Adesso che il prezzo del caffè sale, tutti si lamentano. Eppure è da tempo che i numeri crescono silenziosi, che i prezzi lievitano, e noi con loro — a contare, a togliere, a fare spazio.
C’è chi, come me, ha la fortuna di un posto fisso, ma sente comunque il bisogno di ridimensionare le spese. E poi ci sono gli altri — tanti, sempre di più — amici, volti cari, che vivono la sfida della terza settimana, non più della quarta.
Ognuno reagisce con ciò che ha: chi risparmia, chi rinuncia, chi si lamenta. E poi ci sono quelli che non ce la fanno, che si lasciano cadere nel buio, o compiono gesti da cui non si torna.
Sento che ci stiamo avvicinando, passo dopo passo, a un tempo che somiglia a quello dei nostri nonni. Non c’è guerra - non ancora per lo meno - ma c’è la stessa fatica, la stessa incertezza. Con una differenza: loro avevano gli altri. Noi, invece, siamo diventati più soli, più chiusi, dissipati in schermi che sono fatti per connettere ma che dividono.

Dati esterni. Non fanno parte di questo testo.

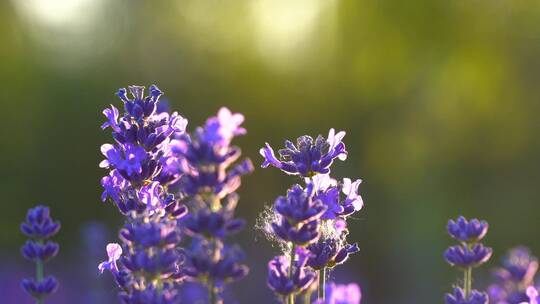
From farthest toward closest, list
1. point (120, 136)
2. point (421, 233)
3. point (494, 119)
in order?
point (494, 119) < point (421, 233) < point (120, 136)

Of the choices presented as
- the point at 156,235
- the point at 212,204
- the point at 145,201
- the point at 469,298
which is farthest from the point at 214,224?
the point at 469,298

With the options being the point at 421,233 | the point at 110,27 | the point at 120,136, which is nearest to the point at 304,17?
the point at 110,27

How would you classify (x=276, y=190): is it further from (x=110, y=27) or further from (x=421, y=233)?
(x=110, y=27)

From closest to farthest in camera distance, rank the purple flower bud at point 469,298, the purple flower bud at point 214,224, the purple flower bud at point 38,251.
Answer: the purple flower bud at point 214,224 → the purple flower bud at point 469,298 → the purple flower bud at point 38,251

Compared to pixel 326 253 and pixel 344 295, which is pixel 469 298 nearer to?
pixel 326 253

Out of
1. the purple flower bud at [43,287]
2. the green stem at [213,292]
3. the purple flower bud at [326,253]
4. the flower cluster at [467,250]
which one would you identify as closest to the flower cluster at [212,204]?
the green stem at [213,292]

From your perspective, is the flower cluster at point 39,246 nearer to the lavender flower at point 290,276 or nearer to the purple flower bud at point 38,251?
the purple flower bud at point 38,251
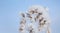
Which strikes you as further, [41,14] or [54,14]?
[54,14]

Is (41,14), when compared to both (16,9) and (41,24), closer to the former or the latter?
(41,24)

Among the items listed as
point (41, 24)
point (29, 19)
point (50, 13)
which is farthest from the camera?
point (50, 13)

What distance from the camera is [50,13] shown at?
142 centimetres

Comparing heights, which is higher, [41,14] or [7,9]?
Result: [7,9]

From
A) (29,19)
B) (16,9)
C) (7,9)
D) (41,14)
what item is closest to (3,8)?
(7,9)

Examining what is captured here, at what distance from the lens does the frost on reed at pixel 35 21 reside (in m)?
1.16

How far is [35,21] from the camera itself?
1225 millimetres

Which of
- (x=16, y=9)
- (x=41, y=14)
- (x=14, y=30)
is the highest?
(x=16, y=9)

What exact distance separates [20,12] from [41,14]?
1.17 feet

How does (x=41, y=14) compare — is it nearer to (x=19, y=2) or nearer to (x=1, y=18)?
(x=19, y=2)

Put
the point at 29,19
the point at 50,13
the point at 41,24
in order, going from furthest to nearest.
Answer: the point at 50,13, the point at 29,19, the point at 41,24

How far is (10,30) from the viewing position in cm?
146

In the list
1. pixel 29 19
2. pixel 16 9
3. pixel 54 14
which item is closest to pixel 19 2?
pixel 16 9

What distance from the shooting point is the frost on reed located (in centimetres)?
116
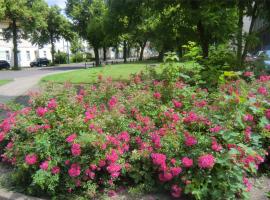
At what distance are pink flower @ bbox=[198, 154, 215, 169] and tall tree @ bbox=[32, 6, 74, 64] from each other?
58652 millimetres

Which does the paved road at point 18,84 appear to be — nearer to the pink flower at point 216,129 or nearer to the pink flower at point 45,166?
the pink flower at point 45,166

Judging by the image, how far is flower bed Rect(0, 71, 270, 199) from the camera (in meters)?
4.01

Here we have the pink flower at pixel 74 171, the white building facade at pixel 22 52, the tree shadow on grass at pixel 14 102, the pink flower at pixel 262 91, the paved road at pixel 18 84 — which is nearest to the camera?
the pink flower at pixel 74 171

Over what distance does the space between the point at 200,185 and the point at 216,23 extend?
31.4 feet

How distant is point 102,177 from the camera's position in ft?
14.8

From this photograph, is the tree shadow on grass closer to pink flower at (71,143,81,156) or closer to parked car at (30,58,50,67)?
pink flower at (71,143,81,156)

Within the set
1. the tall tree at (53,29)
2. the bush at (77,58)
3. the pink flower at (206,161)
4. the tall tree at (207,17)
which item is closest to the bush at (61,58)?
the tall tree at (53,29)

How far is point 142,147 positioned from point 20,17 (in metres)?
48.9

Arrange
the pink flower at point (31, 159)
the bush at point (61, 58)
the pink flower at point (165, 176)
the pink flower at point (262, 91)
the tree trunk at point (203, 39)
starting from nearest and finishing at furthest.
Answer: the pink flower at point (165, 176), the pink flower at point (31, 159), the pink flower at point (262, 91), the tree trunk at point (203, 39), the bush at point (61, 58)

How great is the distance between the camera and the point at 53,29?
206 feet

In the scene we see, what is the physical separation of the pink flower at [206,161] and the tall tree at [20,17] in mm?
46089

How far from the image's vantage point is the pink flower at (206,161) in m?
3.79

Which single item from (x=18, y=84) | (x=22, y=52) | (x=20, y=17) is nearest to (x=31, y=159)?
(x=18, y=84)

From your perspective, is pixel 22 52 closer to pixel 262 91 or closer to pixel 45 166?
pixel 262 91
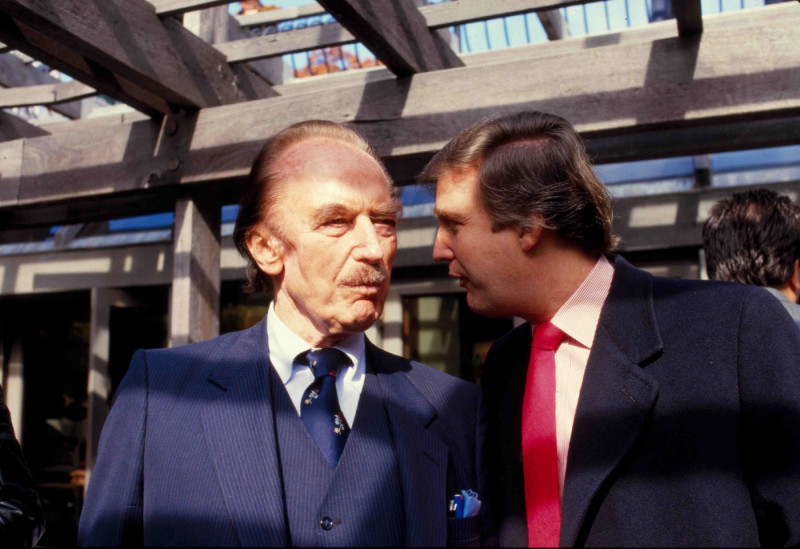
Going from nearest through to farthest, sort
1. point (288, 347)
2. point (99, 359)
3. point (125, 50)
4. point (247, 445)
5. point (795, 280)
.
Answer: point (247, 445) < point (288, 347) < point (795, 280) < point (125, 50) < point (99, 359)

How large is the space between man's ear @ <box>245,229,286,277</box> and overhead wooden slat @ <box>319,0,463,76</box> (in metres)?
0.96

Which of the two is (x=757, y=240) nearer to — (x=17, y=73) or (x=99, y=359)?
(x=17, y=73)

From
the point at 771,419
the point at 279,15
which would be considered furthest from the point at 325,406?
the point at 279,15

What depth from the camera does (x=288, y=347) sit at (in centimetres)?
183

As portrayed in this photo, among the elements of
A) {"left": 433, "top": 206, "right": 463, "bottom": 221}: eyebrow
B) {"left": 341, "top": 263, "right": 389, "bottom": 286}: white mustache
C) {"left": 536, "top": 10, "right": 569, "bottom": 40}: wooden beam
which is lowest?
{"left": 341, "top": 263, "right": 389, "bottom": 286}: white mustache

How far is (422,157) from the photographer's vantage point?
118 inches

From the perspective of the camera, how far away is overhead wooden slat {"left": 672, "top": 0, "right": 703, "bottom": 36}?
247 centimetres

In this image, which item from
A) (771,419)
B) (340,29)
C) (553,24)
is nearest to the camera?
(771,419)

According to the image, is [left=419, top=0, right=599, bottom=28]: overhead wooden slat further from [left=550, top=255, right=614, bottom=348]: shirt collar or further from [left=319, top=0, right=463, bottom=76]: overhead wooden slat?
→ [left=550, top=255, right=614, bottom=348]: shirt collar

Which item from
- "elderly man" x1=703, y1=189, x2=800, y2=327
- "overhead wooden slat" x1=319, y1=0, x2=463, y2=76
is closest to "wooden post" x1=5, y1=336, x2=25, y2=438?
"overhead wooden slat" x1=319, y1=0, x2=463, y2=76

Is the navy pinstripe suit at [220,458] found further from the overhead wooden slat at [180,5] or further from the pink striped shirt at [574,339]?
the overhead wooden slat at [180,5]

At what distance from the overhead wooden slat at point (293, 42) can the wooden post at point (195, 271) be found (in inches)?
24.7

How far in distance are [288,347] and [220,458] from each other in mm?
327

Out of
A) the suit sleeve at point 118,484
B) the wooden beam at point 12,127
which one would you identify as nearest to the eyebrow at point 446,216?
the suit sleeve at point 118,484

Da quando ho saputo che un caro amico ha perso il lavoro, quel pensiero non mi abbandona. Come sempre, quando l’inquietudine mi visita, mi rivolgo a Dio. Ho aperto la Bibbia, e la risposta è arrivata come un respiro conosciuto:
“Questo è il mio comandamento: che vi amiate gli uni gli altri, come io vi ho amati. Nessuno ha un amore più grande di questo: dare la vita per i propri amici.” (Gv 15)
A quelle parole il mio pensiero è ruzzolato all'indietro di sessant'anni, ai racconti delle mie nonne. A quando la solidarietà non si diceva, si faceva. A quando, pur stando peggio, si trovava sempre un modo per volersi bene.
Rivedo Antonia, mia nonna materna, classe 1916. Non era una gran cuoca, né una santa, ma la pasta la tirava a mano, e ci metteva sempre due uova in più. Servivano a riempire un piatto per la signora del piano di sotto, che non arrivava a fine mese.
Rivedo Fernanda, la nonna paterna, nata nel 1907, pantalonaia, la stessa voce asciutta e dolce della Sora Lella. Quanto mi manca! Per la sua amica ebrea Letizia, fiaccata dalle leggi razziali e dalla guerra, cuciva senza chiedere nulla.
E quei pochi soldi guadagnati la notte, cucendo orli a lume di lampada, li infilava nelle tasche dei pantaloni che restituiva a Letizia e a suo marito Settimio.
E poi c’è Bruna, la nonna di mia moglie. Consapevole del privilegio di fare le pulizie in casa di un ministro, imparò da sola ad andare in bicicletta per attraversare Roma e condividere quel litro d’olio o quel sacco di farina in più, coi parenti in difficoltà.
“Questo è il mio comandamento: che vi amiate gli uni gli altri, come io vi ho amati. Nessuno ha un amore più grande di questo: dare la vita per i propri amici.” (Gv 15)
Non è forse questo ciò che fecero i nostri nonni? Non è forse questo, ancora oggi, il modo più vero per resistere, per affrontare la crisi che ci logora e che non possiamo controllare?
Forse la risposta non è solo nei numeri, nei tagli, nei bilanci o in una schermata di Gemini o ChatGPT. Forse la strada più autentica è tornare lì, dove tutto si teneva in piedi grazie a un gesto semplice: un piatto condiviso, un piccolo sacrificio, un atto d’amore.